Образы прошлого угасли. Майор заставил себя сосредоточиться на словах собеседника, который говорил:

— …например, эти религиозные распри. Когда я прохожу мимо развалин Культурного центра, кровь во мне закипает… Вас еще тогда здесь не было. Это случилось года три назад, во время первого восстания буддистов. Толпа разъяренных фанатиков ворвалась в Центр и подожгла его. Есть в этом какой-либо смысл?

— Ну, возможно, я, как католик, лучше вас могу понять этих людей и их поступки, пусть даже нелепые и на первый взгляд необъяснимые…

Полковник, иронически улыбнувшись, взглянул на собеседника.

— Почему же католику легче понять азиатов?.. Хотя вы и считаете дурным вкусом обсуждать религиозные вопросы, не могу не сказать, что католическое меньшинство здесь, возможно, обладает разными похвальными качествами, но только не терпимостью.

— С этим я согласен.

— Покойный президент этой страны, несомненно, был косвенным виновником буддистского мятежа. Он смотрел сквозь пальцы на произвол и религиозную нетерпимость архиепископа, своего преосвященного родственника, который вторгался в храмы и пагоды и хватал бонз. Он даже поощрял все это. Дошло до того, что тот запретил праздновать день рождения Будды…

— И наше правительство в какой-то степени приняло сторону буддистов, открыв генералам этой страны, которые только и мечтали свергнуть своего президента, зеленую улицу.

— Чтобы свергнуть — да, но не для того, чтобы убить.

— Как бы там ни было, что дало принесение в жертву этого человека и смена правительства? Были сформированы и затем свергнуты уже семь или восемь кабинетов. И сейчас снова буддисты разожгли мятеж, куда более грозный. Он чуть не вызвал раскол между силами Юга, а это оказалось бы весьма на руку коммунистам…

Полковник взял кувшин, поднес его ко рту и допил уже теплый чай.

— Чертова путаница!

— Ну, полковник, для вас самое плохое позади. Через пару дней вы передадите неблагодарную задачу поддержания мира и порядка в этом городе какому-нибудь туземному генералу.

— А эти взрывы? Мое самолюбие солдата и человека требует, чтобы вместе с городом я передал властям Юга и бандитов, подложивших бомбы!

— Вы, кажется, расцениваете эти террористические акты как направленные против вас лично, не так ли?

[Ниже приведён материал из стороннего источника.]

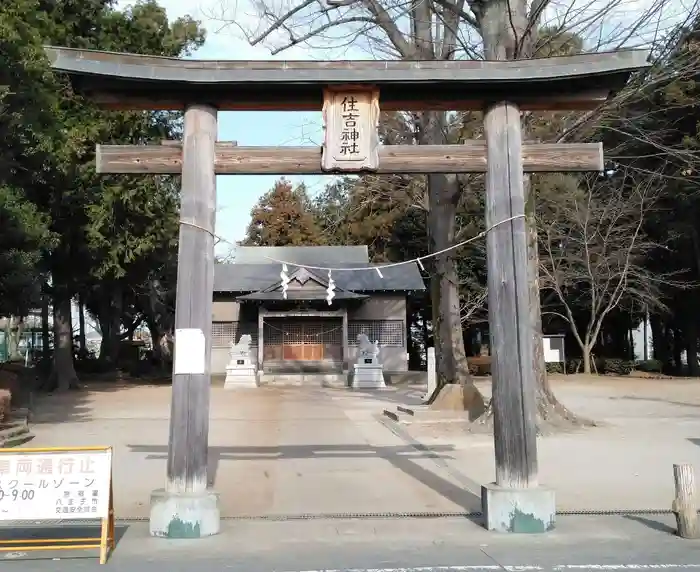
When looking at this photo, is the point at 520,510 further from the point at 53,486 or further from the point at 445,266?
the point at 445,266

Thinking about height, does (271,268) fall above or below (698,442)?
above

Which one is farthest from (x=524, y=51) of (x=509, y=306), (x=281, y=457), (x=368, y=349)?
(x=368, y=349)

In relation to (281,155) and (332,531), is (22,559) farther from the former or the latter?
(281,155)

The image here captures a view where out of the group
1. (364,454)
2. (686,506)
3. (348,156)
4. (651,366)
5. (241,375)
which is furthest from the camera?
(651,366)

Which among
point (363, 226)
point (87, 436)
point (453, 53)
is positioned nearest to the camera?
point (87, 436)

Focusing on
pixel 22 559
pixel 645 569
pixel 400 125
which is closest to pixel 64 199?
pixel 400 125

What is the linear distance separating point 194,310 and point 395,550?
3.00 metres

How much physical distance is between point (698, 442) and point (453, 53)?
10.5m

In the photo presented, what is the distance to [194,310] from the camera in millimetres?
7152

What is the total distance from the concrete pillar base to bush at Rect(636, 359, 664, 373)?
36093mm

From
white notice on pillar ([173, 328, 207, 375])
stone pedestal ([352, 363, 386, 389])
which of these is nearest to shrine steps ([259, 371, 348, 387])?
stone pedestal ([352, 363, 386, 389])

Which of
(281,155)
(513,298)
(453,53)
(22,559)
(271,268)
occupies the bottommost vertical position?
(22,559)

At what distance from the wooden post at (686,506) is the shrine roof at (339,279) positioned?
88.8 feet

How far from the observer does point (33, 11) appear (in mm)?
15820
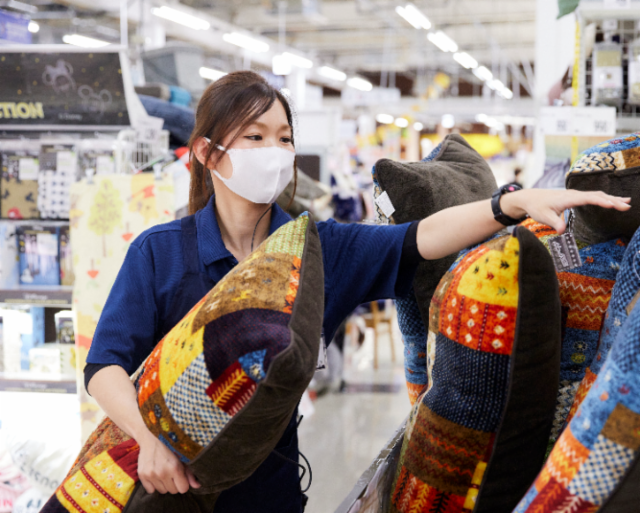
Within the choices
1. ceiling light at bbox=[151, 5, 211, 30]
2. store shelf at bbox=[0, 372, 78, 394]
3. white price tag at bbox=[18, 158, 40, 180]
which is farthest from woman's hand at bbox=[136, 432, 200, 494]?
ceiling light at bbox=[151, 5, 211, 30]

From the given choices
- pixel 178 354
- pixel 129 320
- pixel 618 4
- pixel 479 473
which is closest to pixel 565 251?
pixel 479 473

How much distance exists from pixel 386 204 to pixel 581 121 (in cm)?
136

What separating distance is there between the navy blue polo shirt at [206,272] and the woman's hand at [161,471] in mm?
235

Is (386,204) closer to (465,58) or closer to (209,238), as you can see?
(209,238)

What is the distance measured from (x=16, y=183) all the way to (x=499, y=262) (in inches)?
95.9

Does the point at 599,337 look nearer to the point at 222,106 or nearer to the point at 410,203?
the point at 410,203

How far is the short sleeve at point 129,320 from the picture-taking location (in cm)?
112

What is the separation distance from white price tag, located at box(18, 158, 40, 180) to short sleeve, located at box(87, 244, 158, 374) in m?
1.76

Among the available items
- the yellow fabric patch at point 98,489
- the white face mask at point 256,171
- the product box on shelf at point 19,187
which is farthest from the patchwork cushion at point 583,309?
the product box on shelf at point 19,187

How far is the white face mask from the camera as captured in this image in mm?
1343

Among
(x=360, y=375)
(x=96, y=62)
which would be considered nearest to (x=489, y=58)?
(x=360, y=375)

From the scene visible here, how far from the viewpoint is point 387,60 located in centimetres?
1570

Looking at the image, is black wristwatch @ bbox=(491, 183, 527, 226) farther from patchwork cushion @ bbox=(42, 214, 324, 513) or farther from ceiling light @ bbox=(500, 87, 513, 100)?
ceiling light @ bbox=(500, 87, 513, 100)

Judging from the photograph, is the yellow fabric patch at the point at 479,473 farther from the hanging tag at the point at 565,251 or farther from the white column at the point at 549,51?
the white column at the point at 549,51
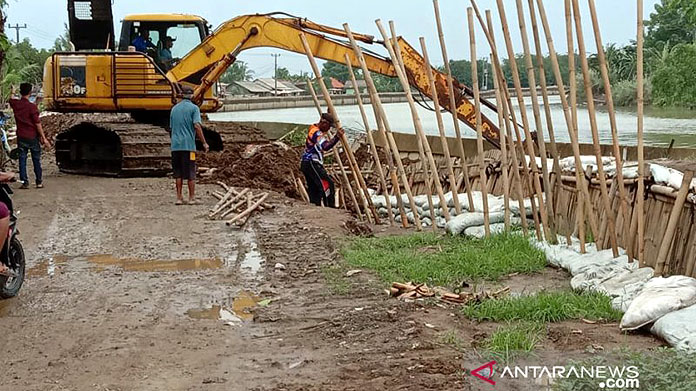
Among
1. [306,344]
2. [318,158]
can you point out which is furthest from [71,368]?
[318,158]

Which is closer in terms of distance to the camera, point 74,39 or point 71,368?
point 71,368

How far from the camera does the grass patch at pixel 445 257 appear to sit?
7672 mm

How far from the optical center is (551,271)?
25.8 ft

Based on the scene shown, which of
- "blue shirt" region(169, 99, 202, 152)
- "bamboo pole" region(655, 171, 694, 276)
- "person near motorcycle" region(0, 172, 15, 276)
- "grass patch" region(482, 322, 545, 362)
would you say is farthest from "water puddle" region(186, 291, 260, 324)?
"blue shirt" region(169, 99, 202, 152)

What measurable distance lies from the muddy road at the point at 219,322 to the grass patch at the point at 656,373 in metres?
0.37

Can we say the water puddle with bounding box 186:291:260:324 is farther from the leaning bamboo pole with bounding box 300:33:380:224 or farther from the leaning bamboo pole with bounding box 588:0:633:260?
the leaning bamboo pole with bounding box 300:33:380:224

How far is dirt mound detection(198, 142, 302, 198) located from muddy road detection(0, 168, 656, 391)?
174 inches

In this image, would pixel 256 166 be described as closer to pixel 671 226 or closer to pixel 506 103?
pixel 506 103

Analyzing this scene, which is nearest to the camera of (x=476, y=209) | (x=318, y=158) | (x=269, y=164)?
(x=476, y=209)

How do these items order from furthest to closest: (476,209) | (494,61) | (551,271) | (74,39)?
(74,39)
(476,209)
(494,61)
(551,271)

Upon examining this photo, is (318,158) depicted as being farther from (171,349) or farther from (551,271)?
(171,349)

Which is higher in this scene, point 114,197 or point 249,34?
point 249,34

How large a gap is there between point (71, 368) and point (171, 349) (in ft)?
2.17

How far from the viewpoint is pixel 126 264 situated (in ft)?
29.0
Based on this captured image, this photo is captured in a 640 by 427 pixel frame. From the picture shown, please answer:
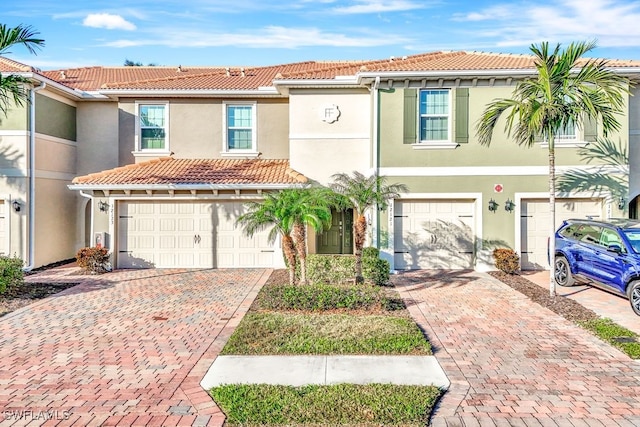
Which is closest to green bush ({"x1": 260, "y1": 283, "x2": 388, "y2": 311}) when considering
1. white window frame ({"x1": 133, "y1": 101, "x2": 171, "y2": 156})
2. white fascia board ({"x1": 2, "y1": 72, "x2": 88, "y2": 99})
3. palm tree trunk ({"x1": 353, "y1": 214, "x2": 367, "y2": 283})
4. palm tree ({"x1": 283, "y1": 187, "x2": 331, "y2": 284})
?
palm tree ({"x1": 283, "y1": 187, "x2": 331, "y2": 284})

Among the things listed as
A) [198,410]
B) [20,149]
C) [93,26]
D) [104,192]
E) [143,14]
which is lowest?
[198,410]

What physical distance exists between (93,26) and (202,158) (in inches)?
250

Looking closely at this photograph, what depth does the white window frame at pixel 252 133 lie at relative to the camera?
16844 millimetres

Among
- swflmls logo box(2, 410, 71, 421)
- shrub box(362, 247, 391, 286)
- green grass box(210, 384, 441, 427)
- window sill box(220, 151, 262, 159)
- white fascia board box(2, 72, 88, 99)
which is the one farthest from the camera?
window sill box(220, 151, 262, 159)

Полковник уставился на него тяжелым, мрачным взглядом.

— Конечно!

Лучи заходящего солнца расцвечивали золотом окна отеля «Старый свет», впрочем еще называвшегося по-французски «H?tel du Vieux Monde». Это темно-желтое здание, расположенное в центре города на правом берегу реки, казалось громоздким: шесть этажей, ворота с греческим фронтоном возле главного входа… Зеленые жалюзи двухсот пятидесяти окон от времени и дождей приобрели бледную окраску нефрита. На центральном балконе второго этажа, сменяя друг друга, в свое время поочередно развевались флаги трех стран-завоевательниц. Теперь здесь висел четвертый — флаг заокеанских союзников, настолько поникший в неподвижном воздухе, что казалось, будто он приспущен в знак траура по какому-нибудь высокопоставленному покойнику.